Roasted Poha Chivda is a crunchy flavoursome Indian snack recipe made with poha (flattened rice flakes), peanuts, cashews, raisins & few spices. It is easy to prepare & a great option as healthy evening snack with tea or coffee.
The thin poha chivda recipe shared here is:
- Vegan
- Gluten Free
- Roasted (not deep fried)
- Can be made in less than 30 minutes
Traditionally chivda namkeen is made by deep frying poha & nuts but with thin poha variety you can easily make it by roasting on stove top using low oil. You can also pack it in kids tiffin as snack or take it to office, thus saving yourself from salty and unhealthy store bought chips or biscuits.
As I like this poha chivda a little khatta meetha (sweet sour), I have used raisins, powdered sugar & amchoor (dry mango powder).With crunchy roasted nuts, sweet raisins, crispy coconut chips and aromatic curry leaves, every bite of this poha namkeen is absolutely delightful.
The recipe is quite flexible & customisable as you can add nuts of choice or adjust the spices as per your taste. If you wish you can skip sugar or amchoor from the recipe. Apart from peanut & cashews, you can also use some sliced almonds or chana dal.

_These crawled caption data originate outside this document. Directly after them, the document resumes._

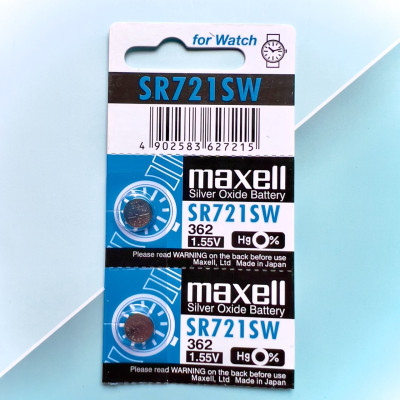 Vỉ 5 Viên Pin SR721SW / 362 / G11 Maxell Nhật Bản 1.55V Đồng Hồ Đeo Tay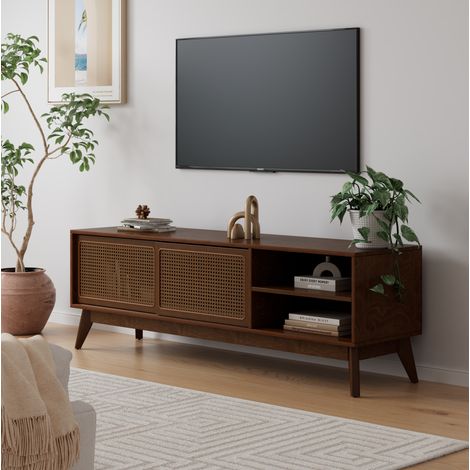 Mueble de TV vintage de ratán de 150 cm (59 pulgadas) para televisores de hasta 165 cm (65 pulgadas) con espacio de almacenamiento y patas de madera, color nogal. (1/5)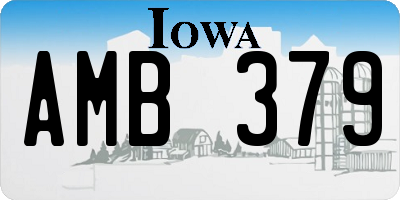 IA license plate AMB379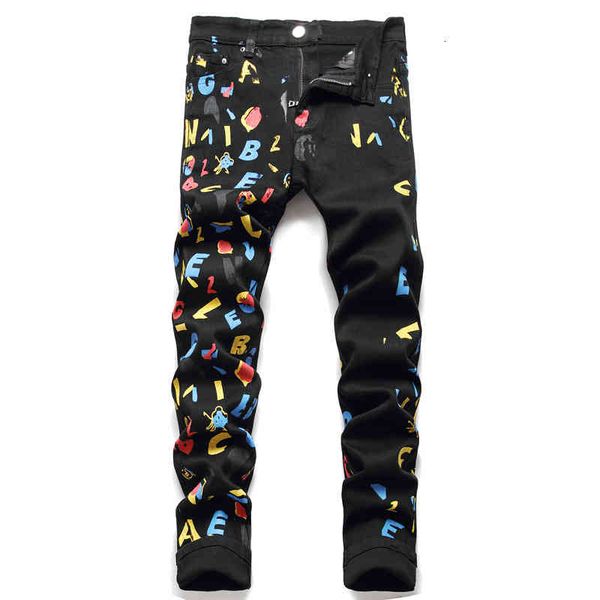 

men's jeans am european black men's jeans paint printing multicolor elastic trend fashion versatile pants 3116 nw8w, Blue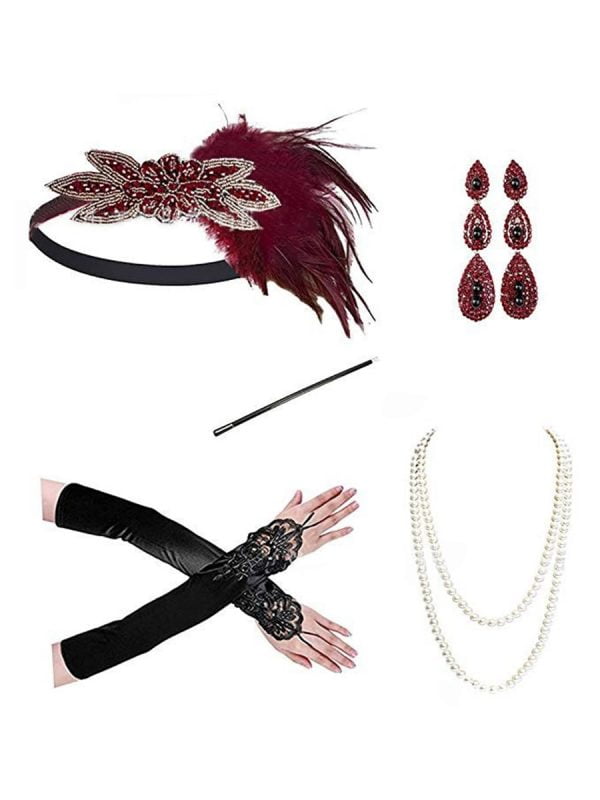 1920s-Retro-Feather-Headband-Acc-Set- 1920s Retro Feather Headband Acc Set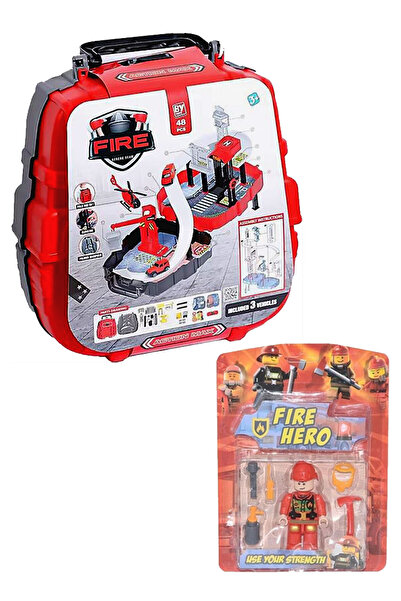 Oruç Oyuncak Garage Playset Portable Garage Track with Backpack Fire Department Set with Human Figures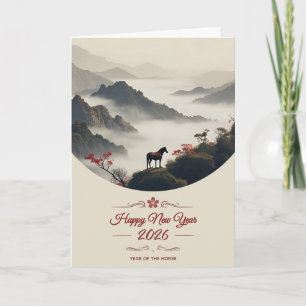 Jaar van het Paard 2026 Chinees Nieuwjaar Berg  Feestdagen Kaart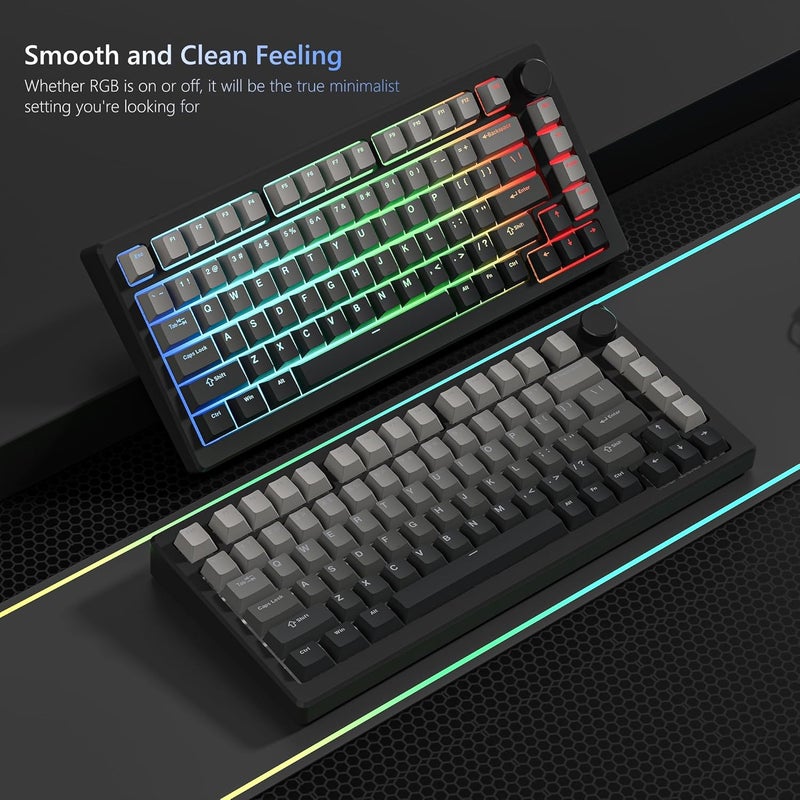 Womier Shine Through PBT Keycaps 60 75 100 Percent Cherry Profile, Custom Key Cap Doubleshot Keycaps Set, Universal Compatiability for Cherry Gateron MX Switches Keyboard, Gradient Gray - Image 5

How to store thin poha chivda ?
Always store chivda in an airtight container as it can turn soft quickly on coming in contact with humidity. Also, use a clean dry spoon to take out the chivda namkeen of the jar for a longer shelf life. You can store it this way easily for 10 to 12 days.
Can I use thick poha in this chivda recipe?
This recipe specifically used thin poha as it can be easily roasted on low flame. Thick poha takes more oil to crisp up so thin poha is always used for this namkeen recipe. While buying poha, carefully look at the packet details as they clearly specify thick poha & thin poha on it these days.
If you have thick poha, you can try below recipes like Instant Poha Premix or Vegetable Poha. Also, do check out Ragi Chivda Namkeen which is even better than poha namkeen in terms of nutrition.
More tea time snacks recipes:
- Air Fryer Banana Chips
- Air Fryer Pasta Chips
- Air Fryer Masala Peanuts
- Chocolate Banana Bread (Whole Wheat)
Hope you would like this simple & quick roasted poha namkeen!!
List Of Ingredients:
- Thin Poha- 3 cups
- Oil- 2 tbsp
- Cashews (Kaju)- 1/3 cup
- Peanuts- 1/4 cup
- Raisins (Kishmish)- 3 tbsp
- Dry Coconut- 1/4 cup
- Curry Leaves-10 to 12
- Mustard seeds (Rai)-1 tsp
- Asafoetida- 1/8 tsp
- Turmeric (Haldi)- 1/4 tsp
- Red Chilli Powder-1/2 tsp
- Powdered Sugar -2 tsp (optional)
- Amchoor- 1 tsp
- Salt- 1/2 tsp (or to taste)
Notes:
1. You can also add few almonds or chana dal in this recipe.
2. Feel free to skip sugar if you don’t want to add it.
Steps To Prepare:
Step 1:
Dry roast thin poha on medium-low flame for 4-5 minutes till it becomes crispy. Toss it carefully in between. Keep roasted poha aside.
Step 2:
Heat oil in a pan. Add peanuts, cashews to it and let them roast on medium-low flame. After 1-2 minutes add, dry coconut chips. Stir well & roast them also.
Step 3:
Once the nuts & coconut are roasted, shift them on one side of pan. Add mustard (rai), asafoetida (hing), turmeric, red chilli powder to it. Mix all the spices well. After 10-15 seconds, add curry leaves, followed by raisins. Stir well.
Step 4:
Add roasted poha, salt, amchoor & powdered sugar and mix gently with a help of a spatula for 1-2 minutes. Switch off the flame. Keep it aside and let the mixture cool down completely.
Store this poha chivda in an airtight container and enjoy it with hot cuppa tea or any beverage of your choice!!